Re: Formica fusca problem
: czw 03 gru, 2020
autor: KitApple
Pettersen pisze: ↑czw 03 gru, 2020
Serwus. Mam królowa w/w gatunku. Po rójce zadekowałem ją w first stepie. Złożyła 3 jajka, 3 larwy, następnie 3 poczwarki i w końcu 3 robotnice wszystko bez problemu... następnie nastała stagnacja... za radami kolegów nakarmiłem je miodem i siup na 30 dni do lodówy. Po wyjęciu od razu przytuliły się do waty zamykającej strzykawkę, woda się skończyła wiec zabrałem nowa napełniłem wodą i włożyłem obie strzykawki do pojemnika. I co się okazało? Wyszły z first stepu, nie chcą wejść do nowej (już ok 5 dni). Wczoraj jedna z robotnic leżała do góry nogami, martwa. O co im kaman? Nie podoba się second step? Żeby było śmieszniej, to ta stara strzykawkę (first step) tez napełniłem woda i włożyłem im do pudełka bo może zapach je starego domu przyciągnie, nie też mają w pompie to. Jakie kroki dalej podjąć?
Taka szlajanina królowej może się źle skończyć. Ostrożnie włóż królową i robotnice do nowej probówki i zamknij. Możesz poczekać jeszcze z areną. Mrówki powinny się tam zadomowić. daj im święty spokój. po jakimś czasie daj kapkę miodu do strzykawki.
Re: Formica fusca problem
: czw 03 gru, 2020
autor: Pettersen
Rozumiem ze załadować je patyczkiem? Ciężko je zagonić... na raz, jęk jedna wejdzie to druga spier... i tak w koło macieju...
Re: Formica fusca problem
: czw 03 gru, 2020
autor: KitApple
Pettersen pisze: ↑czw 03 gru, 2020
Rozumiem ze załadować je patyczkiem? Ciężko je zagonić... na raz, jęk jedna wejdzie to druga spier... i tak w koło macieju...

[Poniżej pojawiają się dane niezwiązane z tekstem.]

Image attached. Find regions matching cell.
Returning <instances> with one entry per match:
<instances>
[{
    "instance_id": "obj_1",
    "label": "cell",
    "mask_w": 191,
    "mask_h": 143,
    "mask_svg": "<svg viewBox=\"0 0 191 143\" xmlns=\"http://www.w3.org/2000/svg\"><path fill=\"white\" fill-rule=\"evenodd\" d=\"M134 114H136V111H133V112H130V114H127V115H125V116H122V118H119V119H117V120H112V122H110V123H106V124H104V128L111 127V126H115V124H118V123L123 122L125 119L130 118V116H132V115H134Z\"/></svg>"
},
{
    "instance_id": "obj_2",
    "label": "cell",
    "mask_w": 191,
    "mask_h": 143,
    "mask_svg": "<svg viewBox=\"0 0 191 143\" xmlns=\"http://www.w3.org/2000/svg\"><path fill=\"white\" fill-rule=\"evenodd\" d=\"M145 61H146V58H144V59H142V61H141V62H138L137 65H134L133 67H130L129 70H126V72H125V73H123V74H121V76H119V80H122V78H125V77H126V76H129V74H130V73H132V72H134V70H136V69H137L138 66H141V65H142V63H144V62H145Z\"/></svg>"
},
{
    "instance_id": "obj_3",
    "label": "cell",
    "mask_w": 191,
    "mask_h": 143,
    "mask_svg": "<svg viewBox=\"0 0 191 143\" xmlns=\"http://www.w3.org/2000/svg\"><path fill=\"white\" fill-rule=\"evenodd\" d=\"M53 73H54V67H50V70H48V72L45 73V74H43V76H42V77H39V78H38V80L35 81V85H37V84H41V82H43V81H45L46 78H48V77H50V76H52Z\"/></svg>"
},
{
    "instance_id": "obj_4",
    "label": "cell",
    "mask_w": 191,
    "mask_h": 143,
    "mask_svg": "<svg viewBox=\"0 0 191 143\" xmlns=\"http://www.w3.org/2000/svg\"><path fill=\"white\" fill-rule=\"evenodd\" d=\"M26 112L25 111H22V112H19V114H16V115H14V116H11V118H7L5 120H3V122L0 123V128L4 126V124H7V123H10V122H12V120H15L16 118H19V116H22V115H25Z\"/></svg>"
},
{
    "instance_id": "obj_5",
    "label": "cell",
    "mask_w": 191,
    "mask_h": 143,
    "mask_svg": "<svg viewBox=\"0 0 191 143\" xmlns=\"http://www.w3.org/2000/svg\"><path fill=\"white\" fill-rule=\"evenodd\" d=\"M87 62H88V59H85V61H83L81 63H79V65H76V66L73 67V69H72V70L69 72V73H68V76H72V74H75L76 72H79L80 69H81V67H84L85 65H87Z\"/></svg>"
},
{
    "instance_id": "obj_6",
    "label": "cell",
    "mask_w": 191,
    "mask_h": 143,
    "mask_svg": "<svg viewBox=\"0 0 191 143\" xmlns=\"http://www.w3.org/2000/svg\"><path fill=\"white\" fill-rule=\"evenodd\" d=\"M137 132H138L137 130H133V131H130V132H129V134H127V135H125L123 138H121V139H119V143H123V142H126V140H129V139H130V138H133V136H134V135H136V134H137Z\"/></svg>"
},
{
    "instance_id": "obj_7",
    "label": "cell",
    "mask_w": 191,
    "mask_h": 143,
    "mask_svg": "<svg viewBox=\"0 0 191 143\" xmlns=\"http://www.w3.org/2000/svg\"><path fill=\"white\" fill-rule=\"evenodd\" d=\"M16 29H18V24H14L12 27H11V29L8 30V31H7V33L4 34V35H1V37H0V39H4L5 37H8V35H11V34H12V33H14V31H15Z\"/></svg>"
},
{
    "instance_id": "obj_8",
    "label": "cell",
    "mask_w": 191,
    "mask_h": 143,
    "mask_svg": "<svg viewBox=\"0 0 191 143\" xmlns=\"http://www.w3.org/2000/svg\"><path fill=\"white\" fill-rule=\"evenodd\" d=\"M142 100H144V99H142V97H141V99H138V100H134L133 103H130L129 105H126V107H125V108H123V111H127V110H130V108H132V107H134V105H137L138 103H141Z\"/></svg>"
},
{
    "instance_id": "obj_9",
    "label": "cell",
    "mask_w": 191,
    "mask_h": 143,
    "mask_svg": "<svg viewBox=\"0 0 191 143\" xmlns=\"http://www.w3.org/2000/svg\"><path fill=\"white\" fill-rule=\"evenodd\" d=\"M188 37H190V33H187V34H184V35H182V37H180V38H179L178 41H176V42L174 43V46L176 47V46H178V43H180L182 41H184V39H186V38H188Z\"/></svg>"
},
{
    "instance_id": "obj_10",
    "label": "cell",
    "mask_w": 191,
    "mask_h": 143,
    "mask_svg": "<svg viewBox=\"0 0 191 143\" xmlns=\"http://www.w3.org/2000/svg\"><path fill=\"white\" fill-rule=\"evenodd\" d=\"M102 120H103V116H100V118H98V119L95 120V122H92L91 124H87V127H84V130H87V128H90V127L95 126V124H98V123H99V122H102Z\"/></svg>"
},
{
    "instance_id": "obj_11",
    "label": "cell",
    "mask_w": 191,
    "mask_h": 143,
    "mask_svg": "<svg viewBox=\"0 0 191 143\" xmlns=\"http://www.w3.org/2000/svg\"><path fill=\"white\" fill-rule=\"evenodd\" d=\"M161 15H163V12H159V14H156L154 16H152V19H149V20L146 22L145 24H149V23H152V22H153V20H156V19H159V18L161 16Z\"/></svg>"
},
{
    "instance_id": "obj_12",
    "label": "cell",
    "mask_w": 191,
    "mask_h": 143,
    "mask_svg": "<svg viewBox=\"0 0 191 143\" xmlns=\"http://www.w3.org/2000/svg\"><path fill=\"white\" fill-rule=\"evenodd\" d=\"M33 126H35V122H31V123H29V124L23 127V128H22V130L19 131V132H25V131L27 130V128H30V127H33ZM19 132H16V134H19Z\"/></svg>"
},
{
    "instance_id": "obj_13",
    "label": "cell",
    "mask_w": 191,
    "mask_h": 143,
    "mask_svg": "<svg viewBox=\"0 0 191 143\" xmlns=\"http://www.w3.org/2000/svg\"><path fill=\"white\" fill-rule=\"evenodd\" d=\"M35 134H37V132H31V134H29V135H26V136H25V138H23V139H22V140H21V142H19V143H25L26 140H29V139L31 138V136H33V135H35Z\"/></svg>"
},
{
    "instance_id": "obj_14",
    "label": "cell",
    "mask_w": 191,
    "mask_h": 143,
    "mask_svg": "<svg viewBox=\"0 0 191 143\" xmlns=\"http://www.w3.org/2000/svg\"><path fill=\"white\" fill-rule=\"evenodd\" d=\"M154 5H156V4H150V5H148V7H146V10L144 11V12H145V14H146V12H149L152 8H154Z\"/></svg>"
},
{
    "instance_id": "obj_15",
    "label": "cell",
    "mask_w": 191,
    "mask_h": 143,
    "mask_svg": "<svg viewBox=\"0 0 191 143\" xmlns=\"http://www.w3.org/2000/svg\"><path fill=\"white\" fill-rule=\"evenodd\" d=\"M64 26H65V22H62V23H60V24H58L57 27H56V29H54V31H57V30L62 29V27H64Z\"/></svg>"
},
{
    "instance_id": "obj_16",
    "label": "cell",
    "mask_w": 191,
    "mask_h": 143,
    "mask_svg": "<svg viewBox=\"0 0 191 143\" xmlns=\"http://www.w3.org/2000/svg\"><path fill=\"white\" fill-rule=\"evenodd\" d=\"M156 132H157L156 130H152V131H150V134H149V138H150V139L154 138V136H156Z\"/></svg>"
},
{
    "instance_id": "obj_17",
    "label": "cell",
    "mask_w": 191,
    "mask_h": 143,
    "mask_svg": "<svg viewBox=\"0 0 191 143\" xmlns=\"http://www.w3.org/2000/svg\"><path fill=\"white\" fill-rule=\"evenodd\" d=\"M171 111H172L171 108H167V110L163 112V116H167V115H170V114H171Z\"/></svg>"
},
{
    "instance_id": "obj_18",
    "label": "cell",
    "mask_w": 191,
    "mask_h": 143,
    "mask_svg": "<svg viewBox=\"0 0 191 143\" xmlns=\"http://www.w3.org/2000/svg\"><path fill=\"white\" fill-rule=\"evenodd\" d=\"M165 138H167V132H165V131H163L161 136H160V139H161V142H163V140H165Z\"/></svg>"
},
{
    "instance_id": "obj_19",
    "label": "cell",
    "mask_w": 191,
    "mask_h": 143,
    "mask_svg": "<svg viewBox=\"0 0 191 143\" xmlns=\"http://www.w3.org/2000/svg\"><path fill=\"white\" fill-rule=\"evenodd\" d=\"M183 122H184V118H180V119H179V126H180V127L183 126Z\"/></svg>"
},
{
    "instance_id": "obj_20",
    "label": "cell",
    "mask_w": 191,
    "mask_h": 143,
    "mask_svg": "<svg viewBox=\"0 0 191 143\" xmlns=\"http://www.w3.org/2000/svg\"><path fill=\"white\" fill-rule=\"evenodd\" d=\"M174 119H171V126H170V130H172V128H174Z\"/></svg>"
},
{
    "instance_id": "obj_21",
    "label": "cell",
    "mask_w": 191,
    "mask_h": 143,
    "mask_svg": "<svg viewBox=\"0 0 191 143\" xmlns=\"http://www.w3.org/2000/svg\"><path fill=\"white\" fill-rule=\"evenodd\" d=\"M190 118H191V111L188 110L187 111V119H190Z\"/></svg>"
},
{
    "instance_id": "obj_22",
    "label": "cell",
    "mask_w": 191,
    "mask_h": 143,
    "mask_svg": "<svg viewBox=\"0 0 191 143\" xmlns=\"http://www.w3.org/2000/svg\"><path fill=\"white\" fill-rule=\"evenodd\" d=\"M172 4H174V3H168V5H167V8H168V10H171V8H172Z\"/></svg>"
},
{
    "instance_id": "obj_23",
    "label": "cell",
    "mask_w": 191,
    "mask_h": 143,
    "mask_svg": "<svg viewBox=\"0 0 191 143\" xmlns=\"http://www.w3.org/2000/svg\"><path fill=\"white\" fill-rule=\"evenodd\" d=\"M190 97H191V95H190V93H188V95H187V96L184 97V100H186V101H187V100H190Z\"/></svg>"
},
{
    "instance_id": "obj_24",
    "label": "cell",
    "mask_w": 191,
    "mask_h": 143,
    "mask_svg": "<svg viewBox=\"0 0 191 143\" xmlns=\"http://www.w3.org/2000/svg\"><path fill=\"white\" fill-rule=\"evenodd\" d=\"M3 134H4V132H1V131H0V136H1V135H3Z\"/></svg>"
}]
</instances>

NIe po prostu wez i jak robo siedzi to nakladasz na ia probowke
Re: Formica fusca problem
: czw 03 gru, 2020
autor: Pettersen
Okey, przeprowadzone... w ciepłym siedzą mam nadzieje ze się zaadoptują
Re: Formica fusca problem
: czw 03 gru, 2020
autor: slodkie_ciacho
Witam.
30 to chyba takie minimum, następnym razem proponuję trochę dłużej
Pettersen pisze: ↑czw 03 gru, 2020
Jakie kroki dalej podjąć?
Dać do strzykawki przegrodę (oczywiście z dziurą/nacięciem żeby mogły przejść) z korka, ewentualnie styropianu i zrób im komorę powiedzmy z 3cm, umieść tam królową i robotnice. Karm w drugiej części strzykawki. Nie odsłaniaj gwałtownie folii i bez agresywnych ruchów/wstrząsów.
Strzykawka ma chyba 20ml? To sporo, tym bardziej jeśli nie ma przegrody, obstawiam że to jest powodem że w niej nie siedzą, bo nie czują się w niej bezpiecznie.
Proponuję tak jak KitApple napisał, karmić w strzykawce póki nie zaczną uciekać przy karmieniu.